Description of the task: Each line holding the word "Vietnam" must appear in the answer, copied from the entries.

Source records:
========

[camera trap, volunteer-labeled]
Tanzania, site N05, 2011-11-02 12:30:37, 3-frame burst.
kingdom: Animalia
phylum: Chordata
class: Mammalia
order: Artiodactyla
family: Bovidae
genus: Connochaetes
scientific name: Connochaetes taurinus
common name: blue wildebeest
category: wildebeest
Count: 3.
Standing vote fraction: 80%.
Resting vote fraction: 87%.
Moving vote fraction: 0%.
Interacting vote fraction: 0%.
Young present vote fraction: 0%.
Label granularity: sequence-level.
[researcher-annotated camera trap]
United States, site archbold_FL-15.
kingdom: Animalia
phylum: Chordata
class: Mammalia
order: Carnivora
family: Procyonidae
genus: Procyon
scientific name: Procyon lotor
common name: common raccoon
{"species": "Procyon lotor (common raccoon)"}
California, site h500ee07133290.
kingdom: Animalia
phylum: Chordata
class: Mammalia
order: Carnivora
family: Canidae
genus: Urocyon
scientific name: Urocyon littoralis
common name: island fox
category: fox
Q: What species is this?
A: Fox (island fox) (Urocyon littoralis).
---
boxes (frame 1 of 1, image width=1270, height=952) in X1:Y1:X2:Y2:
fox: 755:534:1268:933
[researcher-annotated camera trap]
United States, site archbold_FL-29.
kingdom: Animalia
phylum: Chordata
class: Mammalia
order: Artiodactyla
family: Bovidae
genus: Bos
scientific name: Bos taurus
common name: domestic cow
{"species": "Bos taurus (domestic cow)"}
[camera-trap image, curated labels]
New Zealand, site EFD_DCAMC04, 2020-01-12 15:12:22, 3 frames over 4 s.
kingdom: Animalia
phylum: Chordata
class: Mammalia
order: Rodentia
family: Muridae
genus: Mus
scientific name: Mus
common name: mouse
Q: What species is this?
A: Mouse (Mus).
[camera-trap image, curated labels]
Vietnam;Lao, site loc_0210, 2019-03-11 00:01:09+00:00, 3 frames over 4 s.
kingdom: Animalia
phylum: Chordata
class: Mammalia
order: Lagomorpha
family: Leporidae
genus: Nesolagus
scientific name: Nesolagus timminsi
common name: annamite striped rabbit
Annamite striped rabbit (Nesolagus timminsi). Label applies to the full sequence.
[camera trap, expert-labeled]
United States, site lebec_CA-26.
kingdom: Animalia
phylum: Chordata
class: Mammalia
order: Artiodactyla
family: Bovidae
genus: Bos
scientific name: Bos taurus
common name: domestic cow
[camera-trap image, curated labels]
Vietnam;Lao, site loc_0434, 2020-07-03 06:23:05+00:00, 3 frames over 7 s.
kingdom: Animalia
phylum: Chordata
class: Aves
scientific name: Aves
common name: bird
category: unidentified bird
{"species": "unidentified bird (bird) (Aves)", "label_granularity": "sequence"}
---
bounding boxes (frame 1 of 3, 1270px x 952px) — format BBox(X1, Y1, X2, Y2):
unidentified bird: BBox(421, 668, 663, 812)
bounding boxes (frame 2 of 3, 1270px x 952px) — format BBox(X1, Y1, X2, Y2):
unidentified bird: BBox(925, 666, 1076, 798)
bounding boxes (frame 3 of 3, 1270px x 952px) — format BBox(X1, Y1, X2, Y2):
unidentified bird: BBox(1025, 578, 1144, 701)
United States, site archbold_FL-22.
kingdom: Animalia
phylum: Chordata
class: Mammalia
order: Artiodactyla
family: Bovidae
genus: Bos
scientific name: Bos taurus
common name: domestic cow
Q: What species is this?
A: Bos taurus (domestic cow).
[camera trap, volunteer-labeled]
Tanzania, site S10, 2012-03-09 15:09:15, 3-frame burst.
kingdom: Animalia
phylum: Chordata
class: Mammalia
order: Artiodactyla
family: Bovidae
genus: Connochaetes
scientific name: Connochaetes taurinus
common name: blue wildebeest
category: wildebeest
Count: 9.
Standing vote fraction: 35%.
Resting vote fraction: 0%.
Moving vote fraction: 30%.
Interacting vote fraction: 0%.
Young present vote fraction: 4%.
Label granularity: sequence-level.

========

Response below:
Vietnam;Lao, site loc_0210, 2019-03-11 00:01:09+00:00, 3 frames over 4 s.
Vietnam;Lao, site loc_0434, 2020-07-03 06:23:05+00:00, 3 frames over 7 s.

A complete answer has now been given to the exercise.